Even after Alfred died in 1936 and his wife in 1940, the property remained in the Hocking family until 1947, when it was bought by Dr. and Mrs. Edmund Lee. After Dr. Lee died, the house was known by the name of his widow, Rose Chang Lee. By the time she died, it was badly in need of repair. Honolulu entrepreneur Rick Ralston, founder of Crazy Shirts, then bought and restored it so successfully that it won the "1985 Award for Ground-Up Restoration" from local architects. Ralston also installed new plumbing and air-conditioning, and later sold it to a local developer whose children attended nearby Punahou School. In 2006, after they had gone off to college, he put the house on the market for $5.5 million.

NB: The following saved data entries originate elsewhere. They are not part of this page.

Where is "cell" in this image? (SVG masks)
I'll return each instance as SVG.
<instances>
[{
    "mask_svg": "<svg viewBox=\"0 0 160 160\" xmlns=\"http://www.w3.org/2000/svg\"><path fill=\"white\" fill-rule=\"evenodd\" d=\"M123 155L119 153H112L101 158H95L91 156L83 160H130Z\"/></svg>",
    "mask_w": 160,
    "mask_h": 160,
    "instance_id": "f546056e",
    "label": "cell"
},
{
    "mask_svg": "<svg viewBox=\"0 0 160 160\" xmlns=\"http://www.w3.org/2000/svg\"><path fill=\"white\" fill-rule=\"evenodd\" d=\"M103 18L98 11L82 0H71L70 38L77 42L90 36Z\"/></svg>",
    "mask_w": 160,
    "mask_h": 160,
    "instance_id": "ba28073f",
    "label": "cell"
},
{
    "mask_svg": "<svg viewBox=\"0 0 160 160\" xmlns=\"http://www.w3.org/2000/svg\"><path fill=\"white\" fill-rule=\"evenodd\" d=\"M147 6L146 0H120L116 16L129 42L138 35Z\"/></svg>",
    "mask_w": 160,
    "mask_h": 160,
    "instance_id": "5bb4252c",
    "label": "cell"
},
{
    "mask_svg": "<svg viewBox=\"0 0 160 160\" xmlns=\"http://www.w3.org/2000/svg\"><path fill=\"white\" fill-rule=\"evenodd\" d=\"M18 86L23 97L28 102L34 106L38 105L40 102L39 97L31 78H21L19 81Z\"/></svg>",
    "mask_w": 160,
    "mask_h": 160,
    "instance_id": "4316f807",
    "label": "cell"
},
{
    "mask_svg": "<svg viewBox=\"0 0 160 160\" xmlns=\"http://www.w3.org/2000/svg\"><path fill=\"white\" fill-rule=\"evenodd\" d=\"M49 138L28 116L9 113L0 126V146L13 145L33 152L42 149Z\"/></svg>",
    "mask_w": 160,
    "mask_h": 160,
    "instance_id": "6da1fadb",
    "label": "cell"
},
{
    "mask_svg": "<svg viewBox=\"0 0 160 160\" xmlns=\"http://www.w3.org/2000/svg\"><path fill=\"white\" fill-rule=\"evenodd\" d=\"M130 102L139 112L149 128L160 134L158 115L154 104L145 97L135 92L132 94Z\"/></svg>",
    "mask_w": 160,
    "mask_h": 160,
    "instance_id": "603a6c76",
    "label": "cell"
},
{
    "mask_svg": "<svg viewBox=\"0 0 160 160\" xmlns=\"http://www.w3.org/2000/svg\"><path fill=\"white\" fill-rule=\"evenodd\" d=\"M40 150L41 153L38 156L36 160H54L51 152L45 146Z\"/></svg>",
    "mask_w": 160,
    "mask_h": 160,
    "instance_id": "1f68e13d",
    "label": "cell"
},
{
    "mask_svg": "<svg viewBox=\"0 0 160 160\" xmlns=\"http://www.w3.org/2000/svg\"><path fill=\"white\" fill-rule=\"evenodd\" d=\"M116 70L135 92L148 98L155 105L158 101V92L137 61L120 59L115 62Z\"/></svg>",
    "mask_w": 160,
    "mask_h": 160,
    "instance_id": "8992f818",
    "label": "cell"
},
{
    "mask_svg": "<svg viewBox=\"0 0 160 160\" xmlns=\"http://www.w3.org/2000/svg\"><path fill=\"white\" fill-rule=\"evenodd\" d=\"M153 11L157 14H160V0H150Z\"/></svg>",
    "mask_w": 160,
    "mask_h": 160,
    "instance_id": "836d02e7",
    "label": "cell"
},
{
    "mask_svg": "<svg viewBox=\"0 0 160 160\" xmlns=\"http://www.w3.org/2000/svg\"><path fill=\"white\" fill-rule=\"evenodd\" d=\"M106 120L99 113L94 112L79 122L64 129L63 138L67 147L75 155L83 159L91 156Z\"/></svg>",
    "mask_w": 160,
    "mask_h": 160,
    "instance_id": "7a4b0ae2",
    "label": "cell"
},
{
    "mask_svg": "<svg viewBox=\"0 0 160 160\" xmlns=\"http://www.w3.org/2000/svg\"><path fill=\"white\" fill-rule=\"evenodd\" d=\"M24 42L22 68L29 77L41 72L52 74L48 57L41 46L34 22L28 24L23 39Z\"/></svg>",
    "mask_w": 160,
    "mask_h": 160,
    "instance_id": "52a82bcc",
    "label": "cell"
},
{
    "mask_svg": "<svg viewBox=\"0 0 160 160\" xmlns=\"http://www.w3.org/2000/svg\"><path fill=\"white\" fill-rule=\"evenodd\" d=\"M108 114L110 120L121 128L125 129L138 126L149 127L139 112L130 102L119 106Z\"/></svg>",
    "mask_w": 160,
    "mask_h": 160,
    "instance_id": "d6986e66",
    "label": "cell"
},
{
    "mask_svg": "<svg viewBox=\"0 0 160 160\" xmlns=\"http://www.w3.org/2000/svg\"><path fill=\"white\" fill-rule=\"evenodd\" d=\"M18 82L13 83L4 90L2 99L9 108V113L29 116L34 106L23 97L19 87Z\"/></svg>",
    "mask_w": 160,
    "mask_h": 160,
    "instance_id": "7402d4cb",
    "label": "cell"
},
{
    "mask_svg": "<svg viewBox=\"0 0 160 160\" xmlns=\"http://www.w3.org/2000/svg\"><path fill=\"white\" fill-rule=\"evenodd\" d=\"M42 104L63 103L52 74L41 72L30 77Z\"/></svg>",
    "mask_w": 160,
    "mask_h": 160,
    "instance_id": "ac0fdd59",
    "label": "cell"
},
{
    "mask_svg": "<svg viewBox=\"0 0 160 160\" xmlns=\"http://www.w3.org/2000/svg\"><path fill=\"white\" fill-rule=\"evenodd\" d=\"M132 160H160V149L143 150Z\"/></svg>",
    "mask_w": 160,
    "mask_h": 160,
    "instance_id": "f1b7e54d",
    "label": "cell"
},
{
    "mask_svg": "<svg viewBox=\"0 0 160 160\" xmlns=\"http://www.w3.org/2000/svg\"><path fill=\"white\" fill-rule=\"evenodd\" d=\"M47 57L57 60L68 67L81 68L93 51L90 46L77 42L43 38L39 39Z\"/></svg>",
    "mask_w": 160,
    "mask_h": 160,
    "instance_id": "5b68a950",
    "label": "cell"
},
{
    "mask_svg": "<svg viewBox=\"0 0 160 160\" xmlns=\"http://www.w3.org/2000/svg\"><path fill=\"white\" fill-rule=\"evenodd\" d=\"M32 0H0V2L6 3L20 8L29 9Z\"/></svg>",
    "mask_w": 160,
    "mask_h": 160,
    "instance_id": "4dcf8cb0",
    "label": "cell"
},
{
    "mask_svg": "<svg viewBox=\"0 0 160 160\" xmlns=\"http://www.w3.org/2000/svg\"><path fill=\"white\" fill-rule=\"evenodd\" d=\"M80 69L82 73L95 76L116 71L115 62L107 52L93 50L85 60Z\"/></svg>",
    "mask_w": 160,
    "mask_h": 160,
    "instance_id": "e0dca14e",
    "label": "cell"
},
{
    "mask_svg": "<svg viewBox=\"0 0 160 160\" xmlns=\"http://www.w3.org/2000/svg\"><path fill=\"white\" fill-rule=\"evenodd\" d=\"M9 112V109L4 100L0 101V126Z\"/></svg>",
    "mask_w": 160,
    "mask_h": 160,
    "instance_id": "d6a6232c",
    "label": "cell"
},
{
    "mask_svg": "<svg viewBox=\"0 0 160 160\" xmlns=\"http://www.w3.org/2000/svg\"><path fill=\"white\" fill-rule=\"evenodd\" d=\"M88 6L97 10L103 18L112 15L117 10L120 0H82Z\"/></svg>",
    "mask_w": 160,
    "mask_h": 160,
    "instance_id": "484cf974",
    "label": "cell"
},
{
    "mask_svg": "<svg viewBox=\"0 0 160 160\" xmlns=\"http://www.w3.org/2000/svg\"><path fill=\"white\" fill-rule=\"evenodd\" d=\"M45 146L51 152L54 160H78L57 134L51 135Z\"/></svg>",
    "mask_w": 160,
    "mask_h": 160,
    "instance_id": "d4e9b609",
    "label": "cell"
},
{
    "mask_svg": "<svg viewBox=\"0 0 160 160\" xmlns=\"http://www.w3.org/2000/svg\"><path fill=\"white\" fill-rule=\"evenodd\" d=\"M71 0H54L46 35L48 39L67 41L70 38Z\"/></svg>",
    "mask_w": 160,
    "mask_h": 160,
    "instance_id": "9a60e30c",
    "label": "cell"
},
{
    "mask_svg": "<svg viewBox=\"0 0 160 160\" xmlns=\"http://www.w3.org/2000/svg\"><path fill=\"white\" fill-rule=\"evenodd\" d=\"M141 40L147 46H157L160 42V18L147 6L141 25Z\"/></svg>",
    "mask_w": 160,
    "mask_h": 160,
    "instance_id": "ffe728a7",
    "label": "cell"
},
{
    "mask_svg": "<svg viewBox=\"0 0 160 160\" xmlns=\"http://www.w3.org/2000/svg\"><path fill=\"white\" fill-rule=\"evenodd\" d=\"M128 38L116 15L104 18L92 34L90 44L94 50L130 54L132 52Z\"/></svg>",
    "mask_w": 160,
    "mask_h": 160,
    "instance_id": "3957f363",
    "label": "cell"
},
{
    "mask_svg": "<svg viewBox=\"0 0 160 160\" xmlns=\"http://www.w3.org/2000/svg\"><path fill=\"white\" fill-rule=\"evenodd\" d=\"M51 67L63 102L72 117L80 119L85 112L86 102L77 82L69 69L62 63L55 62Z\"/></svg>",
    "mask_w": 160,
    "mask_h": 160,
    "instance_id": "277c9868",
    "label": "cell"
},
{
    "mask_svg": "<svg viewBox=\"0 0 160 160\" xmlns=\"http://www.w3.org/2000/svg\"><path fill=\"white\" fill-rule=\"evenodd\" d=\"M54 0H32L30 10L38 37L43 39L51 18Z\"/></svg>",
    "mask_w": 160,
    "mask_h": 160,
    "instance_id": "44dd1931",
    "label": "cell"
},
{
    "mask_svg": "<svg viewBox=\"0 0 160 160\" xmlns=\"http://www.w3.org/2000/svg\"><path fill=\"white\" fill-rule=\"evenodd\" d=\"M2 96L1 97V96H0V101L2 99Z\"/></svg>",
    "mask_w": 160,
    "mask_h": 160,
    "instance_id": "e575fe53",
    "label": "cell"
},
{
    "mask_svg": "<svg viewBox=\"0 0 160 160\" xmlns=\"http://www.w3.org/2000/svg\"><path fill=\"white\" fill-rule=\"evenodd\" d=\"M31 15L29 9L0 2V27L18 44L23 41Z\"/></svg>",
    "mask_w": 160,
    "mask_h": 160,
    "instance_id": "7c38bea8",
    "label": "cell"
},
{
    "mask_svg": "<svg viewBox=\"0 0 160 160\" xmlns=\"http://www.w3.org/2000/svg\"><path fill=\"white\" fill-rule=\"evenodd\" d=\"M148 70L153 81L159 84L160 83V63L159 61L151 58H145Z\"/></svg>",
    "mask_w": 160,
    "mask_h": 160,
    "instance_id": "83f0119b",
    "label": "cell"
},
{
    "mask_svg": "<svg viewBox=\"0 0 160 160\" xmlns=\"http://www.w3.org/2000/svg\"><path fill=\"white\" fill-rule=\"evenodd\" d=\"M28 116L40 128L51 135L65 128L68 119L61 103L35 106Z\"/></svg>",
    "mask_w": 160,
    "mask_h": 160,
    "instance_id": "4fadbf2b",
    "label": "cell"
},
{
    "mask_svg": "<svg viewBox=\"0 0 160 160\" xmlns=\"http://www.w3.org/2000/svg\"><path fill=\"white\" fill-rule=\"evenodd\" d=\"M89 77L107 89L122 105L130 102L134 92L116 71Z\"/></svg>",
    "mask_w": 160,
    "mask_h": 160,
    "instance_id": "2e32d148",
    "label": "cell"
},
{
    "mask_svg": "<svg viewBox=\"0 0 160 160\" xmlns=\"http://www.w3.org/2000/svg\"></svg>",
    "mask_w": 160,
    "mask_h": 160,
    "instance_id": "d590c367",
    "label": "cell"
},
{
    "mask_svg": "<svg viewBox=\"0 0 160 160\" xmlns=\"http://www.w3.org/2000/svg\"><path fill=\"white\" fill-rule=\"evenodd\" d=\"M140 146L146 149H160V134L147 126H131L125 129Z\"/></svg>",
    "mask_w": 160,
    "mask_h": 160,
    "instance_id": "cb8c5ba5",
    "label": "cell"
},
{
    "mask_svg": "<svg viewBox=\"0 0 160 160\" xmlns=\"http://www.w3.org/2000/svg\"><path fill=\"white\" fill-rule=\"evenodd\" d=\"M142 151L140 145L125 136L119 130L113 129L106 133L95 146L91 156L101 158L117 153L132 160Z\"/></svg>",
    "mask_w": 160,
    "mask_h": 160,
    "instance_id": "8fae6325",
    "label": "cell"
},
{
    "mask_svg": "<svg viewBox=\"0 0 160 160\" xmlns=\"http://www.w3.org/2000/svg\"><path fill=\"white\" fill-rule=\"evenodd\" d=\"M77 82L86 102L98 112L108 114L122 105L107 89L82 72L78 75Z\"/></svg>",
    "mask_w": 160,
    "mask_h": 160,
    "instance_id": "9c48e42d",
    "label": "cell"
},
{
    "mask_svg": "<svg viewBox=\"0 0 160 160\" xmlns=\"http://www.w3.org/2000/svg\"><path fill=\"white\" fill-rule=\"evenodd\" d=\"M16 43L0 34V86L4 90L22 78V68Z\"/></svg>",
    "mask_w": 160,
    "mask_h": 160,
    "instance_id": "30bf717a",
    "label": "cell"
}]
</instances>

The name Graystones comes from its exterior walls of 21-inch slabs of hand-cut bluestone, complemented by white latticework and green and white awnings over the large wraparound porch. Inside, the house offers living space of 8210 sqft, including seven bedrooms and three-and-a-half baths, with a grand staircase, high ceilings, chandeliers, hardwood floors, redwood wainscoting, Palladian windows, claw-foot bathtubs, and even a fern grotto with tropical flora and a trickling stream off the dining room.